Several homes in a row had tables filled with whatnot, long racks of clothes, ladders and bikes and playpens and old lawn mowers, all pouring out of the garages and filling the driveways almost to the curb. As I crept past each house, trying not to hit anyone rushing to get a bargain, I couldn’t help but wonder how all of this “stuff” on display had fit into one home. And then I got to thinking about how the houses would soon be filled with “new stuff.” And then there were the people hauling freshly purchased and slightly used “stuff” to their cars to take to their homes…which are probably already filled with other “stuff.”
Our First Reading this Sunday, (Isaiah 66:10-14), is a very poetic description of the prosperity that Jerusalem was experiencing. The wealth that the people were blessed with was a source of comfort and joy. Still, over and over again in the Old Testament, we see how prosperity was the undoing of the people.
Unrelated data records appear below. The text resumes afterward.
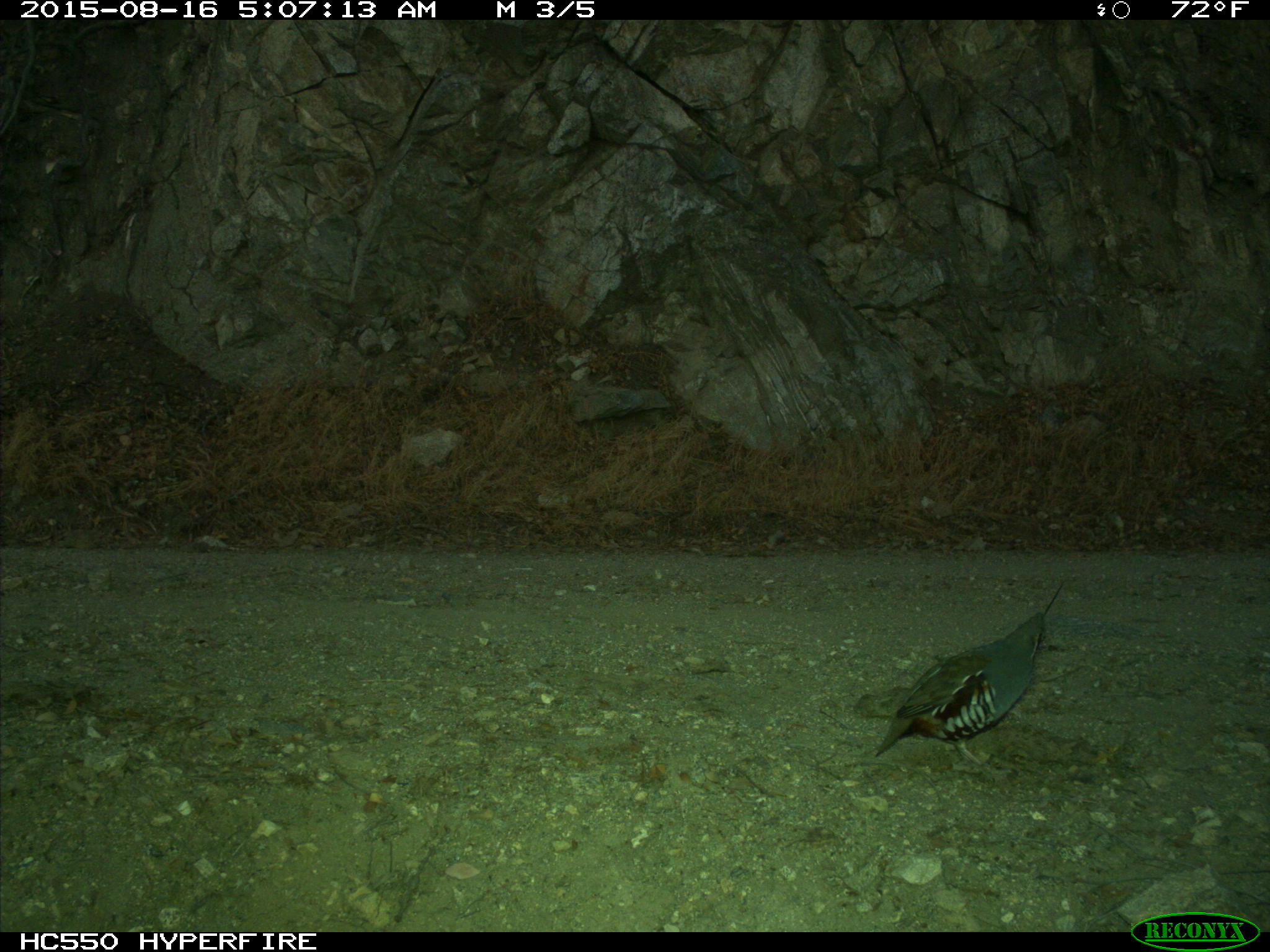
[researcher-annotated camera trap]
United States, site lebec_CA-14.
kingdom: Animalia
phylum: Chordata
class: Aves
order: Galliformes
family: Odontophoridae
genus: Callipepla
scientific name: Callipepla californica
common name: california quail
Callipepla californica (california quail).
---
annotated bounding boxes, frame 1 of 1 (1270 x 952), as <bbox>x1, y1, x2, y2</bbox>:
animal: <bbox>875, 582, 1065, 767</bbox>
The heavy burden of “stuff” weighed them down…in a sense, re-enslaved this former slave nation that left Egypt for freedom in the Promised Land with little more than the clothes on their backs.
We live in a very prosperous nation, prosperous to the point that it’s hard for us to consider the reality that untold millions in other parts of our world live in tents, makeshift shakes, and other temporary shelters. Countless families don’t have real homes let alone garages. They have no surplus or discarded “stuff” to sell. Americans, wise enough to stop and reflect, come to an appreciation of how blessed we are.
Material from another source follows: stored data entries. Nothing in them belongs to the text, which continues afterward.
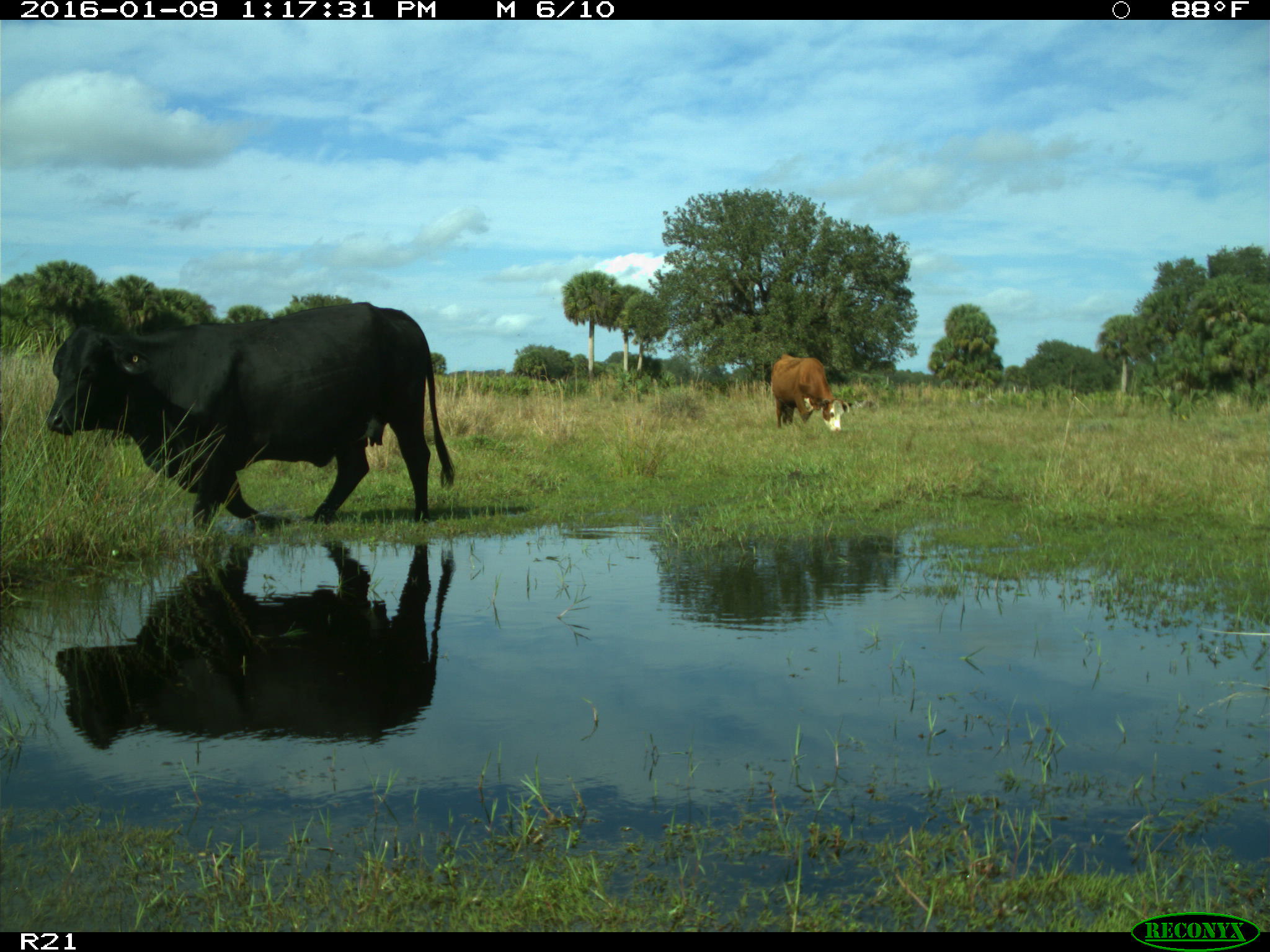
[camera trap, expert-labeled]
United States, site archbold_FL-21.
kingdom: Animalia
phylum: Chordata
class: Mammalia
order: Artiodactyla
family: Bovidae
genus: Bos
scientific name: Bos taurus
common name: domestic cow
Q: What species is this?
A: Bos taurus (domestic cow).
But our Readings should cause us to pause and consider how easily the blessing of material prosperity can become what it became for Israel…a burden that weighs us down…a kind of enslavement that prevents us from moving freely toward the Kingdom…a source of pride that could well bring about our undoing.
The lesson here is not a call to be charitable, although that is certainly implicit in every line of the Gospel. Neither does it appear to be a condemnation of wealth; rather, it seems to be cautionary in tone.
There is a definite sense of urgency in the Gospel warning us that time is short. We can’t afford to use energy on lugging any unnecessary “stuff” with us as we make our way towards the Promised Land. The source of our comfort, pride, and joy should not be in the “stuff” we are blessed to use…but rather in our faith…our faith in the saving power of The Cross.
The message on this 14th Sunday of Ordinary Time seems to reinforce what we learned last Sunday when Jesus challenged would-be disciples to get their priorities in order, putting God above all else. Certainly, faithful discipleship demands that we put the Gospel above “stuff.”
What a perfect message to hear on this Independence Day weekend. True freedom comes from being independent on material things and completely dependent on The Cross.
Whether or not you have actual travel plans this weekend…travel light…travel free…travel in the Peace of Christ!